BP also made the point that there are CCS plants in the Far East. One does not know what the circumstances are, commercial or otherwise, but there is a lot of work going on internationally on this. I started by being sceptical about the Government’s competition and the £1 billion that they have put up. I have become persuaded that, although it has taken an incredibly long time to get underway, they now have two very firm takers that are going to develop CCS. I think therefore that the noble Lord’s guess of 15 years may be unduly pessimistic.
I absolutely agree with my noble friend Lord Deben that CCS must be an essential part of our armoury if we are going to get anywhere near our 2050 target. Anything that can encourage this must be right, and for that reason I, too, support this amendment.
My Lords, I support the amendment. CCS is very important. While most of us here—I am happy to note that there have been some notable exceptions in previous Committee sessions—are in favour of decarbonisation and the UK becoming a leader of the world in renewable energy, I think we would all hope that we can become leaders in the world in CCS because, frankly, there are huge economic possibilities if we can pull it off. China is a very good example; contrary to the often-put theories of the noble Lord, Lord Lawson, China is deeply concerned about climate change. The Chinese actually produce a new nuclear power station every week but still have more energy produced by wind than nuclear energy, and they are concerned.

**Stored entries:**
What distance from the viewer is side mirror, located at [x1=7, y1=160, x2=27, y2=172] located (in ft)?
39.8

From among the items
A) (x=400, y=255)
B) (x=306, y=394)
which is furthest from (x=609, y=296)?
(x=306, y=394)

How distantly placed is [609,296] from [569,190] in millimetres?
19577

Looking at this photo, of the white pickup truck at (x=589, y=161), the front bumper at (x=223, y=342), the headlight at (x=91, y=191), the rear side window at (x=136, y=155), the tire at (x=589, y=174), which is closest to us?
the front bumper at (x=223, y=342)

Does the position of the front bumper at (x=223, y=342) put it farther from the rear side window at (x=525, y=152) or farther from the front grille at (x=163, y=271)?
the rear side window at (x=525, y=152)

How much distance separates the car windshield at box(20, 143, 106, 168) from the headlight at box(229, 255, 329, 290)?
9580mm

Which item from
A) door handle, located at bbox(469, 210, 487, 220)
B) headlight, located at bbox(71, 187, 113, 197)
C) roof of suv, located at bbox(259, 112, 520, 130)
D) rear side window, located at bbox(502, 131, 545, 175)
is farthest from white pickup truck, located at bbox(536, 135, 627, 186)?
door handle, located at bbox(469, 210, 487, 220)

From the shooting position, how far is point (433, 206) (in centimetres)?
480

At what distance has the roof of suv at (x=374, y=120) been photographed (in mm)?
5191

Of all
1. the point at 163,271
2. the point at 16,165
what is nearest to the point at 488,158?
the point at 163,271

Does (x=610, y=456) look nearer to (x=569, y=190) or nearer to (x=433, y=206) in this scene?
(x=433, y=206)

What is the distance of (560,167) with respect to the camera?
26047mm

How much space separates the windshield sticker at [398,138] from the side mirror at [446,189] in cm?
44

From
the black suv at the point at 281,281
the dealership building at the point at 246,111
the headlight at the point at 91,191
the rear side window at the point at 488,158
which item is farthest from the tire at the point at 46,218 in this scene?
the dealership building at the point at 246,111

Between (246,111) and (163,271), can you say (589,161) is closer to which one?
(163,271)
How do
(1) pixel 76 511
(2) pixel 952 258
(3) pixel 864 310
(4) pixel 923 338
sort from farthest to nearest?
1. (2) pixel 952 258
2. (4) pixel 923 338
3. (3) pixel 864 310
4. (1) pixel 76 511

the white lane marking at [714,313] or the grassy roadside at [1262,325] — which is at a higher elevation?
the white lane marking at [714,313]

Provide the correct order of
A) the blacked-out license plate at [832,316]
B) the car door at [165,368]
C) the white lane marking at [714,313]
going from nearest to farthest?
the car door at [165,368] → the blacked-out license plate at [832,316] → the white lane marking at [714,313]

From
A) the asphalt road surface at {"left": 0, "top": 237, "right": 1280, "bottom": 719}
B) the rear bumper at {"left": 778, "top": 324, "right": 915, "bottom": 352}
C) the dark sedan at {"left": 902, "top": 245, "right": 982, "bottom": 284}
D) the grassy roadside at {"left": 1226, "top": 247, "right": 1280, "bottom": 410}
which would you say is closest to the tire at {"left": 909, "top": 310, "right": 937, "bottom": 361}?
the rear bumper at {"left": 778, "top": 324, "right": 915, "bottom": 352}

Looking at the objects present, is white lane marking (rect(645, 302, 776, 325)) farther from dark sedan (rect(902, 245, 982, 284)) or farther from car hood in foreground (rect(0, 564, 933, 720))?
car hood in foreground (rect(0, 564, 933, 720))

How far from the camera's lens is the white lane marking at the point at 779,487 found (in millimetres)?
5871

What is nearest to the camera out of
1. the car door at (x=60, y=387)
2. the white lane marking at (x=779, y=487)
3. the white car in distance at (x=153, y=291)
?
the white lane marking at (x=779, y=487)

**EXERCISE TASKS:**
1 – Reproduce the passage of the excerpt on carbon capture and storage from "My Lords, I" up to and including "they are concerned.".
2 – According to the excerpt on carbon capture and storage, what do the Chinese produce every week?
3 – Write what comes next in the excerpt on carbon capture and storage, picking up after its final sentence.

**SOLVED TASKS:**
1 –
My Lords, I support the amendment. CCS is very important. While most of us here—I am happy to note that there have been some notable exceptions in previous Committee sessions—are in favour of decarbonisation and the UK becoming a leader of the world in renewable energy, I think we would all hope that we can become leaders in the world in CCS because, frankly, there are huge economic possibilities if we can pull it off. China is a very good example; contrary to the often-put theories of the noble Lord, Lord Lawson, China is deeply concerned about climate change. The Chinese actually produce a new nuclear power station every week but still have more energy produced by wind than nuclear energy, and they are concerned.

2 – A new nuclear power station.

3 –
Did the noble Lord notice today’s announcement by the Chinese that they were considerably upping their investment in photovoltaics in order to make sure that there would be a great deal more sun power? This runs entirely contrary to the claims made by the noble Lord, Lord Lawson, when he spoke to us on that particular issue.
I thank the noble Lord, Lord Deben, for endorsing my point. I was going to say that, unfortunately, China’s ravenous need for more and more power means that it has found it difficult to produce that power without building more and more coal-fired power stations in the short term. China will be a really big marketplace for CCS if we can pull it off.
As I understand it, one of the future supplies of gas, underground coal gas, could be the cheapest way of removing the carbon dioxide—although, again, as the noble Lord, Lord Kerr, said, these techniques have yet to be proven on a large scale. Before the fuel is burnt, it becomes a largely hydrogen mix, which, as noble Lords will know, produces an effluent made up mostly of water. UCG—underground coal gas—could be a fuel of the future. If we can get CCS involved in UCG, it would be an economically beneficial project for the UK to carry off. We must support CCS to the best of our ability in terms not only of adequate funding but of latitude in the regulations to allow it to overcome its teething problems.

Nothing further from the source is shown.